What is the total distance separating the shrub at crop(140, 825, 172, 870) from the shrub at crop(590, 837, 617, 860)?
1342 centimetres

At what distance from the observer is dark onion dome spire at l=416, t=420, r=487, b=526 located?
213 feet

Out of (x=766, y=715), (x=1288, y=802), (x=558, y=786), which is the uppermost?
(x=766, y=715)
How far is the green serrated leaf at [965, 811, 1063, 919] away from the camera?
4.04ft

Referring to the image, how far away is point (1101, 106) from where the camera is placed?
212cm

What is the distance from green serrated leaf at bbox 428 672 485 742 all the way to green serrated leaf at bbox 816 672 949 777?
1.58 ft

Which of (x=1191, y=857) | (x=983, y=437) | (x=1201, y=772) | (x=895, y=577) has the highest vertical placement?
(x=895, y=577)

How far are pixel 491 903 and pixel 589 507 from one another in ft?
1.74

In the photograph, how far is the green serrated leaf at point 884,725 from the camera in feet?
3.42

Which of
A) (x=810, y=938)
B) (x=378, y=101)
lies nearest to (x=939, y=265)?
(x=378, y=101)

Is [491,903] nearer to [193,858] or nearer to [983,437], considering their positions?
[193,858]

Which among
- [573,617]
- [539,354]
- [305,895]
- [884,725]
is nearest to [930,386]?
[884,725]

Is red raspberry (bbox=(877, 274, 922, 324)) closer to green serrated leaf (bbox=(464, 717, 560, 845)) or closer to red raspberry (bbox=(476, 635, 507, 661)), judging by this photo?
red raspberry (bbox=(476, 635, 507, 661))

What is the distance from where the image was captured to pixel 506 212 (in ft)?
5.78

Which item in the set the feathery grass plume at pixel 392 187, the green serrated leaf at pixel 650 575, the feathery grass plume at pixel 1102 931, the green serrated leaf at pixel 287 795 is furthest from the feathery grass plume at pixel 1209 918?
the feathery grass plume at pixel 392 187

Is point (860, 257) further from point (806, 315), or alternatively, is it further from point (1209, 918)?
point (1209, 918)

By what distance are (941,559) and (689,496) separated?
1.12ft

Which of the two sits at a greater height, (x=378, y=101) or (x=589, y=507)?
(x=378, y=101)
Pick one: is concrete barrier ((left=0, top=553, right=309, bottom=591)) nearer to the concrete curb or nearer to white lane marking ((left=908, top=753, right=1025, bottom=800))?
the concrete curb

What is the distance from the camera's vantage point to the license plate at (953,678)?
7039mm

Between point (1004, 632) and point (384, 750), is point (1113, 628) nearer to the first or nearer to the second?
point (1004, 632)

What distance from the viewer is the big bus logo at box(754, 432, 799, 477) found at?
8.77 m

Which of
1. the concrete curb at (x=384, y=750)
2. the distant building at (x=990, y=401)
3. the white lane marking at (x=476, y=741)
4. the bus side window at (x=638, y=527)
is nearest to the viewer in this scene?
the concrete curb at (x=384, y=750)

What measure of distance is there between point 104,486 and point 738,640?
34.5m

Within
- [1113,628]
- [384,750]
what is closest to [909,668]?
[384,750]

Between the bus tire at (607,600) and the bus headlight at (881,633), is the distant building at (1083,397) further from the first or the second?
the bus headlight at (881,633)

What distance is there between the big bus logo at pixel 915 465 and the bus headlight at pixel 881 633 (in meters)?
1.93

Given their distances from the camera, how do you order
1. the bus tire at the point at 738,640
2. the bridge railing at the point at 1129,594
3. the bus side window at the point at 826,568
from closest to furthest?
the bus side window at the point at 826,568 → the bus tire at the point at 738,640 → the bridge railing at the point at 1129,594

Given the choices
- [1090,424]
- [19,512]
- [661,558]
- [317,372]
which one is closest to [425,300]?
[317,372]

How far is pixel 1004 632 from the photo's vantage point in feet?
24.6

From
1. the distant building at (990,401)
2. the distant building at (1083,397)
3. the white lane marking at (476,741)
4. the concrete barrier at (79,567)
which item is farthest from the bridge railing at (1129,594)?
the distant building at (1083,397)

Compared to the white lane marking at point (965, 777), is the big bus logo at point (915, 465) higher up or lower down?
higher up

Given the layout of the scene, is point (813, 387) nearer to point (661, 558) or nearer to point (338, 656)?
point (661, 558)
—————
EXERCISE DESCRIPTION: Return the lines above, from the one containing "Between the bus" to the end, exactly as they stand.

PROBLEM SOLUTION:
Between the bus tire at (607,600) and the bus headlight at (881,633), is the distant building at (1083,397) further from the first or the second?
the bus headlight at (881,633)

What distance is there between the big bus logo at pixel 915 465 and the bus headlight at pixel 881 633 (in meters)?
1.93

Given their distances from the camera, how do you order
1. the bus tire at the point at 738,640
2. the bridge railing at the point at 1129,594
3. the bus side window at the point at 826,568
from closest to furthest?
the bus side window at the point at 826,568 → the bus tire at the point at 738,640 → the bridge railing at the point at 1129,594

Given the choices
- [1090,424]
- [19,512]
- [661,558]
- [317,372]
which one is closest to [425,300]?
[317,372]

How far is pixel 1004 632 from the photo's vantage point in feet?
24.6

From
1. the distant building at (990,401)
2. the distant building at (1083,397)
3. the white lane marking at (476,741)
4. the concrete barrier at (79,567)
which item is farthest from the bridge railing at (1129,594)?
the distant building at (1083,397)

Compared to the white lane marking at point (965, 777), is the big bus logo at point (915, 465) higher up or lower down?
higher up

Given the layout of the scene, is point (813, 387) nearer to point (661, 558) or nearer to point (338, 656)?
point (661, 558)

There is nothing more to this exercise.